Han abierto la velada, pero tiene la sensación de que algo está por llegar. Aun así, siente el hastío de abrir para los que ya son grandes, en el hambre y la carretera , en los catres donde duerme, en los trasteros de los ultramarinos, en el pollo frito por caridad que la madre del encargado les da cuando los ve muy flacos, en el café que les sirve cuando les ve borracho. El anhelo de ese día en el que su banda cierre la noche ante un cúmulo de sudorosos bailarines, atestando el ahora santuario del jazz y con la admiración de sus iguales y las propinas de los blancos que se dejan caer por el norte de Manhattan en sus coches subiendo por Park Avenue.

Una vez más, la claridad de la puerta elonga las sobras y las devuelve a la oscuridad. Inmediatamente, el click de unos zapatos se extiende en el aire, aunque estos tienen un sonido majestuoso, hasta rítmico, que se diferencia de cualquier otro. De pronto, ante la mirada en ángulo de 45 grados de Al aparecen los susodichos: unos Oxford de blanco impoluto y camel, con impecable lazada , que se detienen frente al joven batería. Al alzar la mirada, un exquisito traje de raya diplomática de pinzas infinitas sobre una chaqueta de solapas anguladas y anchas dibujadas con escuadra  encumbrado por la negra cabeza de pelo ensortijado de Miles Davis.


– ¡Tienes fuego!, dijo Miles. Torpemente sacó unas cerillas de sus manos temblorosas y encendió el cigarro del maestro. Perplejo y estupefacto no halló forma de dirigirse a semejante fenómeno musical.

– Hoy has hecho arder la sala, chico! Tienes algo! Serás un gran batería, de los mejores de tu generación.
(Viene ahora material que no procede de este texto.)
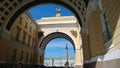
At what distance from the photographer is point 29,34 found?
91.4 ft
Grabemos algo juntos. 

Entonces esa ensoñación brumosa y nostálgica se tornó en un camino claro y nítido delimitado por la propia niebla de su frustración e incertidumbre. Esa determinacion le llevó a consolidar una nutrida carrera marcando el ritmo a la aristrocracia del jazz, fuego y energía retroalimentado por la certeza de que todo lo bueno está por llegar y de que su objetivo ya estaba conseguido, ser reconocicido por los suyos y conseguir tener su sonido, su voz.

Esta persona es Al Foster, leyenda del jazz. Y este sueño estuve presente en el madrileño Café Berlín de Callao el pasado martes. Allí estuvo el que fue alumno y ahora es maestro.